After the cast and crew had eaten a super-late celebratory dinner at IHOP, Julian noticed that Walt dropped everyone else off first, although he had passed through her subdivision once already. Alone in the car Julian was suddenly extremely nervous about the stupid eclipse coin. Walt hadn't seemed offish during the after-play hubub, but he hadn't seemed as friendly as usual either. 


"You did really great tonight Julian....it's kind of cathartic isn't it? Theater is like therapy. You meet your demons..."


Julian didn't want to talk about her demons. "Yeah..." The wound through the alternating light and dark patches created by the streetlights in silence. 


Walt took a deep breath. "...Julian?"

"Yeah" Julian was waiting for the let down with the sort of macabre anticipation one feels when walking by a run-over animal.

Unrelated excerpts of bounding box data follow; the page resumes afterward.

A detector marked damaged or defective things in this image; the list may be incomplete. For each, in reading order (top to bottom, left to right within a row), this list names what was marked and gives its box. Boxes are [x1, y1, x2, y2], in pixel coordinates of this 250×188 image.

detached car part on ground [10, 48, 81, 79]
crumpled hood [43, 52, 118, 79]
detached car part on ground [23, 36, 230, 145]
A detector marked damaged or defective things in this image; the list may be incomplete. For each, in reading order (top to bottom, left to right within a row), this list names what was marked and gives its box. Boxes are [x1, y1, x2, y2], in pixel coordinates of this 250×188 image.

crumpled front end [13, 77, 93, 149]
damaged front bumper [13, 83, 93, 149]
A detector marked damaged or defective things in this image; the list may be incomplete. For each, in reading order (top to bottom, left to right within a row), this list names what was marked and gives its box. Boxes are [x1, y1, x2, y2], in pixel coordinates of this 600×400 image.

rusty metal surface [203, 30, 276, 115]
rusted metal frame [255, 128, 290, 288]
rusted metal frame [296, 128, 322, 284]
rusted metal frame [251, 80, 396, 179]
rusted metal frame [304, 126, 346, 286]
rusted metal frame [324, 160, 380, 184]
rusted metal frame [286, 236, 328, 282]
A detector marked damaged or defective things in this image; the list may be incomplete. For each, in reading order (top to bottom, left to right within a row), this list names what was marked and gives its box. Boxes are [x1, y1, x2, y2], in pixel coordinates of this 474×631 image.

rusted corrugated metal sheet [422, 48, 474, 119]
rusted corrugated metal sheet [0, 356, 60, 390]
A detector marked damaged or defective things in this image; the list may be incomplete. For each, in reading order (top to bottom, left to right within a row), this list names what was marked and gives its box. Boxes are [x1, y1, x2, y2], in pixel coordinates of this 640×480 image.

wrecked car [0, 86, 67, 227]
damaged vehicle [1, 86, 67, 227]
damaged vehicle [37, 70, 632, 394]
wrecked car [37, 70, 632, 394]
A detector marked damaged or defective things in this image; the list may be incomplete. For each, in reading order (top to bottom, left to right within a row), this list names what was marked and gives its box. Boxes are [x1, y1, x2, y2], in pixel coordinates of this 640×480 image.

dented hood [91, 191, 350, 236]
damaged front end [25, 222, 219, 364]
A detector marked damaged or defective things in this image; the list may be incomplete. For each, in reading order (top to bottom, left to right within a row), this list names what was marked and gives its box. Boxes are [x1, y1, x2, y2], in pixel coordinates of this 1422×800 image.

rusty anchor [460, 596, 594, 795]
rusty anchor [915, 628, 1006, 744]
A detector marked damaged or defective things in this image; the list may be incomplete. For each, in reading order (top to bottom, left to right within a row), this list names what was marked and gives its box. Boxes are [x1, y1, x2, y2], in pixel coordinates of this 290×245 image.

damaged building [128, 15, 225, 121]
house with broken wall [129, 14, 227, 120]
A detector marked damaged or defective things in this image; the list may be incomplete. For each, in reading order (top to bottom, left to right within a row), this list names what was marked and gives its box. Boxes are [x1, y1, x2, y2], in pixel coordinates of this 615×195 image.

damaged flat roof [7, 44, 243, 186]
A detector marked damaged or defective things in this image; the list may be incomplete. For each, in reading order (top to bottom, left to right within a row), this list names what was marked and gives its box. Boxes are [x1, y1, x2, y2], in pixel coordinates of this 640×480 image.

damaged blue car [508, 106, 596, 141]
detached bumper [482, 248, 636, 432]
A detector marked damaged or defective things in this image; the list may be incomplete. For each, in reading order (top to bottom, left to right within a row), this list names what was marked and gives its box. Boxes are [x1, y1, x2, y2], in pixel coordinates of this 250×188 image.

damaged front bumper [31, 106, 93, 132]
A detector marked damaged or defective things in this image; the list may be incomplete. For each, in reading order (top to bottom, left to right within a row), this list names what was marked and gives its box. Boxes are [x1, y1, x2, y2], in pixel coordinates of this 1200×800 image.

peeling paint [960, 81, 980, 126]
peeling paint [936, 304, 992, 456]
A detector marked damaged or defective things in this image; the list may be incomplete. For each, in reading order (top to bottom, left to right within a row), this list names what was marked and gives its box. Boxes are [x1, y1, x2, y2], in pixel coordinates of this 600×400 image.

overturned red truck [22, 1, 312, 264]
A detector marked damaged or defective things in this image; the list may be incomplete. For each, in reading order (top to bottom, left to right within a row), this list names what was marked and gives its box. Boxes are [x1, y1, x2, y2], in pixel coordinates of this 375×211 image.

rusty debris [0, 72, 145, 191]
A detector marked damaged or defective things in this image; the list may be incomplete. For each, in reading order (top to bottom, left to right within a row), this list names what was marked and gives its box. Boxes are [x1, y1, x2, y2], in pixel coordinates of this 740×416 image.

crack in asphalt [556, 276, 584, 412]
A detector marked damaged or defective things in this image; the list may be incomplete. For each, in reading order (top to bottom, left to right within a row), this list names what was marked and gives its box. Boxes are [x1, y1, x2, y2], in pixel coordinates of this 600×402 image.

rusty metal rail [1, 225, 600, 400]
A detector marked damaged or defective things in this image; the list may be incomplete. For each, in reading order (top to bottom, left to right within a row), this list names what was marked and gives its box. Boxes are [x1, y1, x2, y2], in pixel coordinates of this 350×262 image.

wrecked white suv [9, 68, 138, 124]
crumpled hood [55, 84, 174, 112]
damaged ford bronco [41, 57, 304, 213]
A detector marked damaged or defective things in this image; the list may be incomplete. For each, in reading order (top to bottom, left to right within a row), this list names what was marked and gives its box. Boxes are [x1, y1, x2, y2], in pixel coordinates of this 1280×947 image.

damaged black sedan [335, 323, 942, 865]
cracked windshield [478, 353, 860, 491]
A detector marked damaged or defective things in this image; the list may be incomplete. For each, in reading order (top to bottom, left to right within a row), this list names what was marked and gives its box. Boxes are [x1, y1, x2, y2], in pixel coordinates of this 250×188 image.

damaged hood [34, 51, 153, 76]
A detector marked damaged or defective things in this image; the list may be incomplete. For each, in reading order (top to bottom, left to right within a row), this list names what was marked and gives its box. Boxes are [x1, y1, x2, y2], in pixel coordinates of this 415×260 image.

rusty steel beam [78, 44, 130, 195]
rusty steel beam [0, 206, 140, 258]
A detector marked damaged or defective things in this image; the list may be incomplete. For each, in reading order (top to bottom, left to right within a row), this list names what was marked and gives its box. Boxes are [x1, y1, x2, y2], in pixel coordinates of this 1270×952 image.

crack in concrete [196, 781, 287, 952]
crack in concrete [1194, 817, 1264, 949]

Walt was a nice guy and Julian figured he didn't know how to tell her he wasn't really interested. 
"...uh..." He fiddled with the A/C. "...I" Julian sighed silently to herself. 
Walt started again as he pulled onto her street. "um...don't psych yourself out for tomorrow. It's hard to repeat a really good performance when you focus too much on other people's expectations instead of...whatever it was--that made it seem real. You'll be incredible, like you always are."

Julian opened the door guessing correctly that that wasn't what Walt had intended to say. She couldn't even stop herself from feeling giddy at his last compliment even though she believed she knew that he had given it out of pity. 

As Julian walked into her front room, Walt slapped the steering wheel punishing the poor Corolla for his own hesitancy.